**Document excerpt**
In order to quantify the significance of associated delay phenomena for the effect of MIS on near-threshold gate delay, for a NAND gate in a 65nm CMOS technology we perform circuit-level simulations by varying input transition times ( $T_R$ ) from 1 ns to 2ns, skew ( $\delta$ ) from -5ns to 5ns, and output load ( $C_L$ ) from FO1 to FO4 at the supply voltage  $V_{dd}$  of 0.5V. (We used Spectre for all our simulations.) We arrived at the *delay vs. skew relationship* for near-simultaneous transitions (MIS) at the inputs of a 2-input NAND gate.



Figure 5: Delay vs skew curve for simultaneousto-non-controlling transitions (Basic delay model)

Figure 5 shows the delay vs. skew relationship (for  $T_R^X = 1$  ns,  $T_R^Y = 1$  ns,  $C_L = FO4$ ) for MIS. It is clear from Figure 5 that multiple input switching can significantly affect delay – SIS underestimates the delay by about 38% (see Section II). Similarly, output transition time functions are derived.

**Listed records**
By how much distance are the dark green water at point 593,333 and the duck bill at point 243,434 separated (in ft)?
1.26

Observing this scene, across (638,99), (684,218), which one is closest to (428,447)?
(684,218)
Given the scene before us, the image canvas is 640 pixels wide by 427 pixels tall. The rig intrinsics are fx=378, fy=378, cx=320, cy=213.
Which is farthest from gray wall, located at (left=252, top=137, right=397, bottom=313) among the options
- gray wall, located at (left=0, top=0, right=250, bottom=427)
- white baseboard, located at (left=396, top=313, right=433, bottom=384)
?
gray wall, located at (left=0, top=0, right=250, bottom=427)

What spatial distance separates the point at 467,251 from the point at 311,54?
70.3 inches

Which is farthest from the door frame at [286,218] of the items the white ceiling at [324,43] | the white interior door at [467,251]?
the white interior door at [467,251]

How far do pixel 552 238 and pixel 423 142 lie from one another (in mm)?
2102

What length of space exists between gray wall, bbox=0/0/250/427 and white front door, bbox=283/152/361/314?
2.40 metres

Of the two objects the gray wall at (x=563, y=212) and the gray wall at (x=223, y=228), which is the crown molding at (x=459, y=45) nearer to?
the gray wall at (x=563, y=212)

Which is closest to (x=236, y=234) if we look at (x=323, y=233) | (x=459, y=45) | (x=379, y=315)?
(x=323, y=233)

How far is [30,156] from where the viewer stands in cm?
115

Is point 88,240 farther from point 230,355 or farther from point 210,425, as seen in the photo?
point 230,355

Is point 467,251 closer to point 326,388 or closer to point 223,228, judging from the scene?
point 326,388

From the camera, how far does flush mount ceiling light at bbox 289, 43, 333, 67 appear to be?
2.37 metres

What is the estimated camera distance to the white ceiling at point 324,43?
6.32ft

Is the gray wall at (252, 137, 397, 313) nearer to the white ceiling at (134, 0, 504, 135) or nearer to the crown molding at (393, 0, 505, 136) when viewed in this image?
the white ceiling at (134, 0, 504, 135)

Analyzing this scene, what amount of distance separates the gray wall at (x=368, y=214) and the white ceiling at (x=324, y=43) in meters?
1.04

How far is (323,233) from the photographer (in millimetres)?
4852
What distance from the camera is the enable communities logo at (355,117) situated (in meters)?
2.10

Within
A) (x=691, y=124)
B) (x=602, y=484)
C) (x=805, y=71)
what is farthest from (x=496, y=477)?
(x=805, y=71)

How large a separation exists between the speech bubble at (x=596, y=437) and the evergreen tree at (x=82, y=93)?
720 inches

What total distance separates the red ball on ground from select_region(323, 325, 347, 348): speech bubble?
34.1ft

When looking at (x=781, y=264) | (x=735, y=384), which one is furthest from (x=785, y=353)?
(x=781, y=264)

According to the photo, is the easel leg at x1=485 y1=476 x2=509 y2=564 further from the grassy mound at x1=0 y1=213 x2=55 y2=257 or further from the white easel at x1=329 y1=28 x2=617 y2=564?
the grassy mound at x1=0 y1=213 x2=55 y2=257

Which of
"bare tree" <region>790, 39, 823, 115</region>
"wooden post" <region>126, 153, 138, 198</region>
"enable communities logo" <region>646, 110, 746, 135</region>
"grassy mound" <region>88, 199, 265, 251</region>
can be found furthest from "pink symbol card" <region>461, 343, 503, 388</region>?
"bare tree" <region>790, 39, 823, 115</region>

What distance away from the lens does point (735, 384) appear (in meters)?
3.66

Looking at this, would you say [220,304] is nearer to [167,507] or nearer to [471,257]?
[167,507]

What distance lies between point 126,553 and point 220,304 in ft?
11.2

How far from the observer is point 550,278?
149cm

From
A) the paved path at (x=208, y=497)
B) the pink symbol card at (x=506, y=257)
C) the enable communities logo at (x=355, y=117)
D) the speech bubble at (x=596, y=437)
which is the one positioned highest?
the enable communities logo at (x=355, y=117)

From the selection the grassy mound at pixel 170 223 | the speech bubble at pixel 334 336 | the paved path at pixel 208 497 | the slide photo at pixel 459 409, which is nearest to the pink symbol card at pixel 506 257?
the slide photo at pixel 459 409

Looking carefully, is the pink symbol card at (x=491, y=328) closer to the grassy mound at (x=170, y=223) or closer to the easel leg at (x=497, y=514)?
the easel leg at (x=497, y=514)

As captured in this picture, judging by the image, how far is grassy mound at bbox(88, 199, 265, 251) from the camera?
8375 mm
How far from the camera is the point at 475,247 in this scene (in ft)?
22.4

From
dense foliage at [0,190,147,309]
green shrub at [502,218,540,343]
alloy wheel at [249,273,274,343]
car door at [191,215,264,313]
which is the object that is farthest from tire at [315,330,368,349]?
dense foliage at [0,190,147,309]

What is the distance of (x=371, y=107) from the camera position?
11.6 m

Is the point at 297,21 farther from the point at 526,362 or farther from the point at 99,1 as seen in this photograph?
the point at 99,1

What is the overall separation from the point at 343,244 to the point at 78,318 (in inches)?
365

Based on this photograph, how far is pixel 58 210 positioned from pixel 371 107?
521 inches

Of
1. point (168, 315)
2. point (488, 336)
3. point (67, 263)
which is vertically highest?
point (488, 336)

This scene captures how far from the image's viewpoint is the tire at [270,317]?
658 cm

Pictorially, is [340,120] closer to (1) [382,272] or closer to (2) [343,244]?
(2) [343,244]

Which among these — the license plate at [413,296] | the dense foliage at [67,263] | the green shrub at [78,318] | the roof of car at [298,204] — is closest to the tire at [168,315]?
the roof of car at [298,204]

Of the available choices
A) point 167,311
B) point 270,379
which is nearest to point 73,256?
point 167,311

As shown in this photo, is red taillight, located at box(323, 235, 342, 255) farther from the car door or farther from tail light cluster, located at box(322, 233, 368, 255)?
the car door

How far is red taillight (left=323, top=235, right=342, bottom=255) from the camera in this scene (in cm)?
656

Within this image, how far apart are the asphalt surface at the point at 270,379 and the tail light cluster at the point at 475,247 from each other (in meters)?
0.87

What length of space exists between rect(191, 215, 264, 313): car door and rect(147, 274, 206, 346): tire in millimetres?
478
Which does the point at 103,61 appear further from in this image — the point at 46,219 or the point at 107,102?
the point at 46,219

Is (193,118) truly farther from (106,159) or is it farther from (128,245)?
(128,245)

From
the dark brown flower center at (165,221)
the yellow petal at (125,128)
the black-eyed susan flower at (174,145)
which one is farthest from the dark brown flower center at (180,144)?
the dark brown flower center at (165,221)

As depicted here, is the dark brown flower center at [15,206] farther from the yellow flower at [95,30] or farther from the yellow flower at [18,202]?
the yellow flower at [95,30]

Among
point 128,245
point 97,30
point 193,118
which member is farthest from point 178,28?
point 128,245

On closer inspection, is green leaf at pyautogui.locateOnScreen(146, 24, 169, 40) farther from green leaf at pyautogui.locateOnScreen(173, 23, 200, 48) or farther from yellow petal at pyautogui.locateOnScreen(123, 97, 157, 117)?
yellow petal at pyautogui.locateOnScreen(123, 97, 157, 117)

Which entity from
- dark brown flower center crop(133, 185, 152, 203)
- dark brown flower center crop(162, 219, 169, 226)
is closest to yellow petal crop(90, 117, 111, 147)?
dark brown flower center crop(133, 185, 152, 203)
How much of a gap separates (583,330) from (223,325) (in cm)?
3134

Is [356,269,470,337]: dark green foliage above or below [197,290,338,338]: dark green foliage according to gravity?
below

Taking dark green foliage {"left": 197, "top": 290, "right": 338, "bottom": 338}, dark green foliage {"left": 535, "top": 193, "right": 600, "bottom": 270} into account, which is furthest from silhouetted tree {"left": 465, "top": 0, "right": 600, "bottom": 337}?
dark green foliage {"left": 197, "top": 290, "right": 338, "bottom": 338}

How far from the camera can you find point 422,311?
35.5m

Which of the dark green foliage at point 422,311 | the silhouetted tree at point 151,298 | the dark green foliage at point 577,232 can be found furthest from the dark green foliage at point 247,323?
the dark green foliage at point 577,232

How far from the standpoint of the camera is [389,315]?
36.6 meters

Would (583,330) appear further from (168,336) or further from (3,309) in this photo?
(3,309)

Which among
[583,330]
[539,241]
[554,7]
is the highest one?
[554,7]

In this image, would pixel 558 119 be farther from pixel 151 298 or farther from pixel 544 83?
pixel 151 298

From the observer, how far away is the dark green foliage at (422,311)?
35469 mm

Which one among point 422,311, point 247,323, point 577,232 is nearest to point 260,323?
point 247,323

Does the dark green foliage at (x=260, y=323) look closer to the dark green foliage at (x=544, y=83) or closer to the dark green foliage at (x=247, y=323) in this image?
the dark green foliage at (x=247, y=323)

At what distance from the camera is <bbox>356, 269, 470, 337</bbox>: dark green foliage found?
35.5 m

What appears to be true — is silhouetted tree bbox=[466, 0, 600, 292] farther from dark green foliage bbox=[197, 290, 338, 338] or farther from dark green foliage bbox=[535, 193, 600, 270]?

**Task set**
A – Copy the part of the NAND gate delay excerpt word for word, starting with the words "In order to" and ending after "(Basic delay model)".
B – Keep writing the passage on NAND gate delay and input skew, starting right after its last sentence.

**Responses to the exercise**
A –
In order to quantify the significance of associated delay phenomena for the effect of MIS on near-threshold gate delay, for a NAND gate in a 65nm CMOS technology we perform circuit-level simulations by varying input transition times ( $T_R$ ) from 1 ns to 2ns, skew ( $\delta$ ) from -5ns to 5ns, and output load ( $C_L$ ) from FO1 to FO4 at the supply voltage  $V_{dd}$  of 0.5V. (We used Spectre for all our simulations.) We arrived at the *delay vs. skew relationship* for near-simultaneous transitions (MIS) at the inputs of a 2-input NAND gate.



Figure 5: Delay vs skew curve for simultaneousto-non-controlling transitions (Basic delay model)

B –
The curves, such as in Figure 5, capture all the known basic delay phenomena associated with MIS. Simultaneous to-controlling transitions [23] at inputs of a primitive gate decrease gate delay due to activation of multiple charge/discharge paths. On the contrary, simultaneous to-controlling transitions at inputs of primitive gate increase the gate delaydue to a combination of various effects such as *short circuit current, initial state of internal capacitances (precharged and pre discharged), Miller effect, Body effect, Stopping early discharge and Impedance matching [23][25].* 

## D. Timing functions

Given arrival times and transition times at a gate's inputs, and the initial state of internal capacitances, we compute timing functions for gate delays and output transition times [24][25]. The output arrival time and transition time is computed from the above data in our advanced timing analyzer - ETA [28]. Figure 6 shows the delay timing functions for a 2-input NAND gate where all inputs of the gate have either steady non-controlling values or transitions in one direction. Similarly output transition time (rise and fall) functions can be obtained. Here, N<sub>c</sub> represents the number of internal capacitances which are precharged to  $V_{dd} - V_{th}$  and  $\delta = A_Y - A_X$  is the skew. Gate delay can now be represented by the following timing functions:

- MIS-TC (simultaneous to-controlling): Rise delay function  $d_R^Z (T_F^X, T_F^Y, \delta^{Y,X})$ .
- MIS-TNC (simultaneous to-non-controlling): Fall delay function  $d_{F}^{Z}(T_{R}^{X}, T_{R}^{Y}, \delta^{Y,X}, N_{c})$ .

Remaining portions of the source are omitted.